### YOUR TASK
Retype the listing below line for line, but only from the line with "d)когда цели будут достигнуты;" down to the line with "Table 1. Average", inclusive. Pictures stay out.

### ENTRIES SUPPLIED

'''

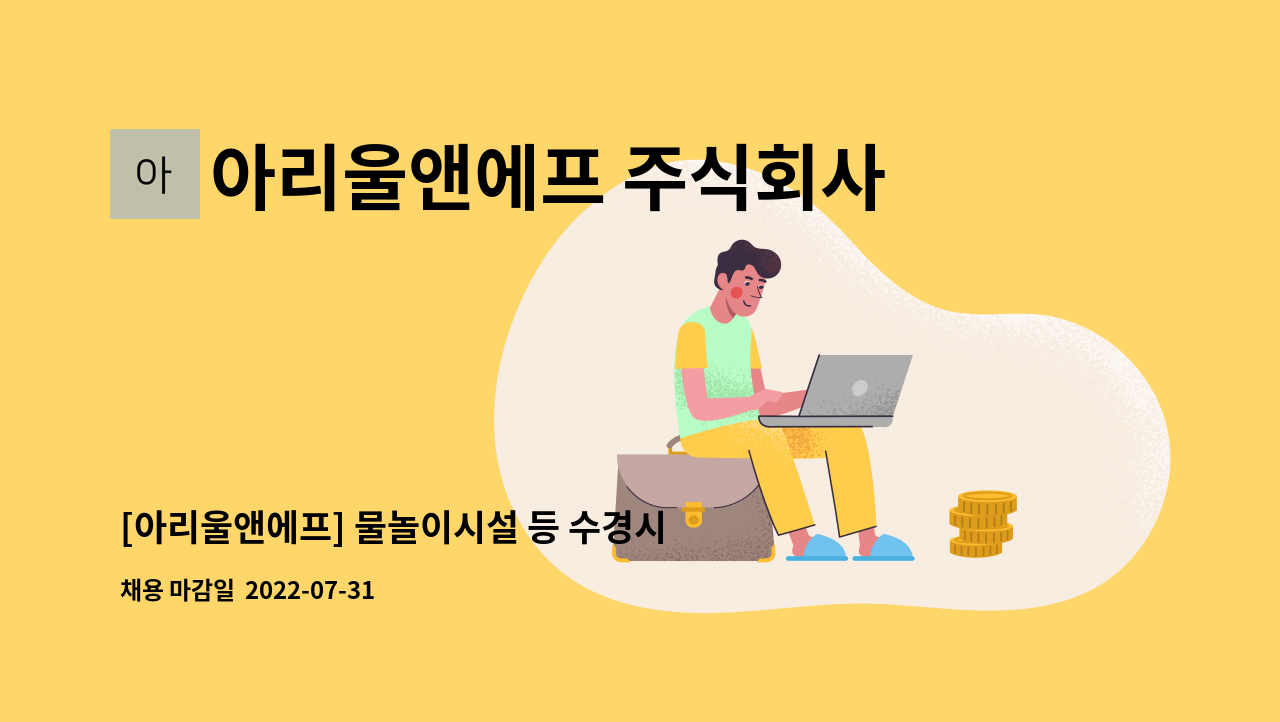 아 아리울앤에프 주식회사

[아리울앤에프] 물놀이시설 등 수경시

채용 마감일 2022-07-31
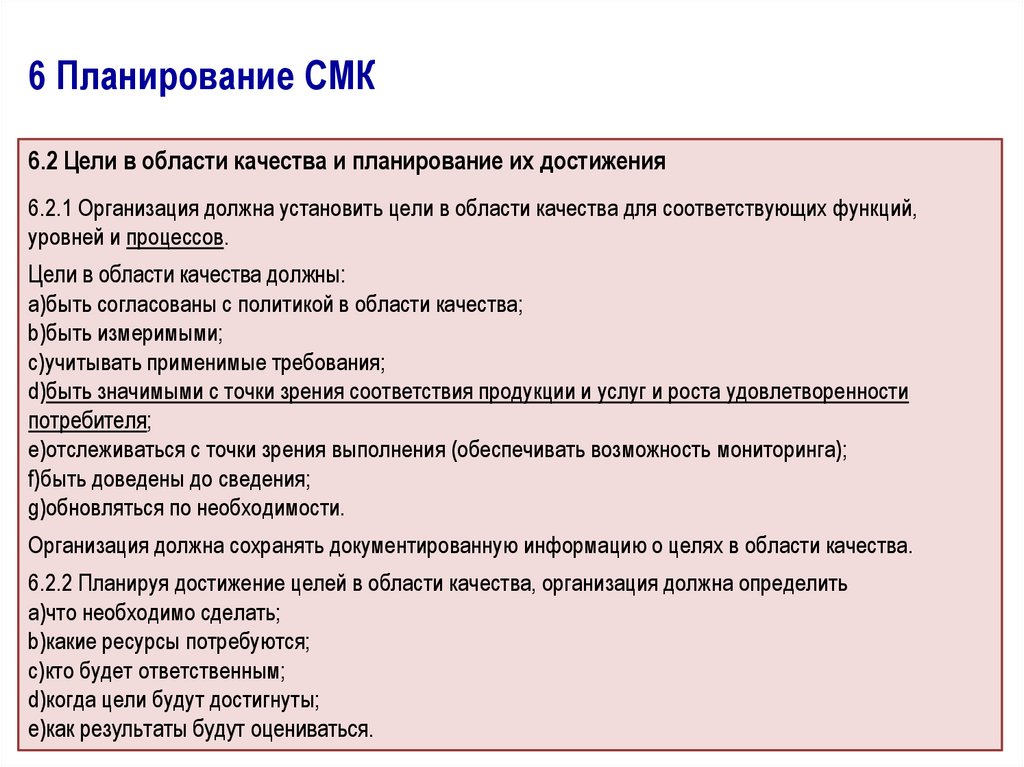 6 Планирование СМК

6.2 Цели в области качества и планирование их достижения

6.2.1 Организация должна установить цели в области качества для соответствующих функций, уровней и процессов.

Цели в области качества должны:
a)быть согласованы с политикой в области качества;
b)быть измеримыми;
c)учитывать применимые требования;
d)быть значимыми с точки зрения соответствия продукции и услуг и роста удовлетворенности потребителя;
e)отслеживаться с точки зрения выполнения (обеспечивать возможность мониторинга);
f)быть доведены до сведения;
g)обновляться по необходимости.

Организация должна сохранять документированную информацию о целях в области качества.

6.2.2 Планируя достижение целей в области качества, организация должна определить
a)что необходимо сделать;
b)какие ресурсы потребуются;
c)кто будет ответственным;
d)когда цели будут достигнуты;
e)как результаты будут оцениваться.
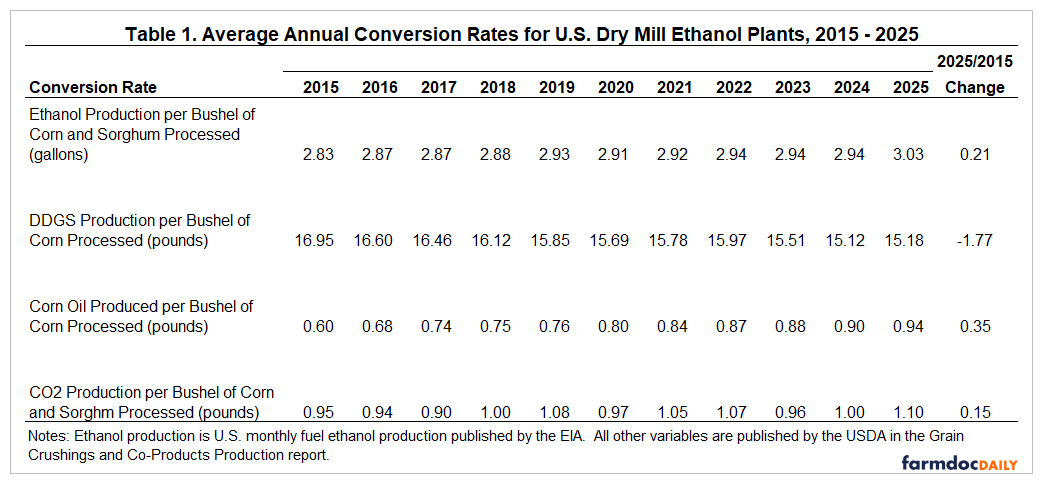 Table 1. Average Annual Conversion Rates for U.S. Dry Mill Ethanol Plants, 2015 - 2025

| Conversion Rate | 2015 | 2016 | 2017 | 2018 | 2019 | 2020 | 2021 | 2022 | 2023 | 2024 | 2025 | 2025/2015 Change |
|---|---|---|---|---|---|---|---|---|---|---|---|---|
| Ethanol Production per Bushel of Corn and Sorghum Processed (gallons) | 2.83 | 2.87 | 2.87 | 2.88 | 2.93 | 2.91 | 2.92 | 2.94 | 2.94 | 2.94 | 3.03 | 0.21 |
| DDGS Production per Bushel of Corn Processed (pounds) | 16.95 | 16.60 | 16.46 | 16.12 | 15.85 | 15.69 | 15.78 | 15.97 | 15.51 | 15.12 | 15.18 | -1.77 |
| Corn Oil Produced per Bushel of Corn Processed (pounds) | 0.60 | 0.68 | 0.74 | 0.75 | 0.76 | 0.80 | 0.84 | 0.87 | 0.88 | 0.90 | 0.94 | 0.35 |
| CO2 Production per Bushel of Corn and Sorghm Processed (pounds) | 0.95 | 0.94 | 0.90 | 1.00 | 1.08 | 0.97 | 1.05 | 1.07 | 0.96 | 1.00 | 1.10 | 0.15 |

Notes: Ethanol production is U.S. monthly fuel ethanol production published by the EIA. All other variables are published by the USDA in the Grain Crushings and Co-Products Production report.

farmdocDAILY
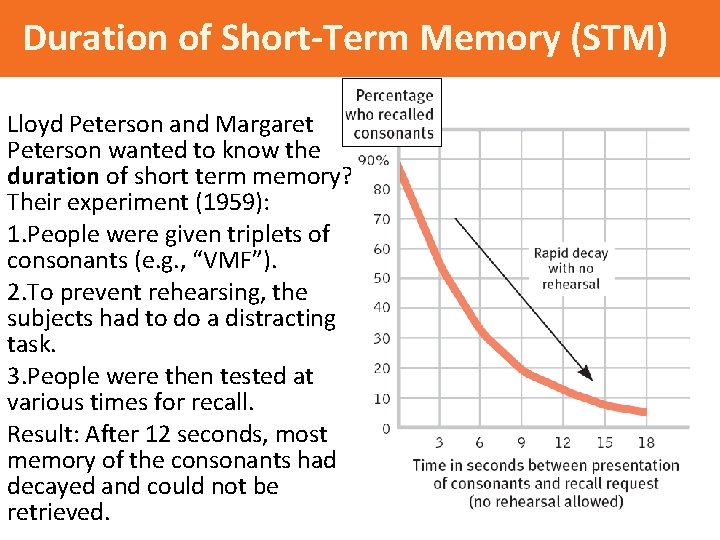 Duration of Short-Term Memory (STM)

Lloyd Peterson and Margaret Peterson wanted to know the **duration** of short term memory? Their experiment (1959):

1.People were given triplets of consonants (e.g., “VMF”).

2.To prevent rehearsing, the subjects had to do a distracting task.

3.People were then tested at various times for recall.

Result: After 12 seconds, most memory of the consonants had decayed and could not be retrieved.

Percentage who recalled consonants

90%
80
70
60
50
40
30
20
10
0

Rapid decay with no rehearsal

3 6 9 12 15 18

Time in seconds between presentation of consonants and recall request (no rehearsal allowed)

'''

### OUTPUT OF THE EXERCISE
d)когда цели будут достигнуты;
e)как результаты будут оцениваться.
 Table 1. Average Annual Conversion Rates for U.S. Dry Mill Ethanol Plants, 2015 - 2025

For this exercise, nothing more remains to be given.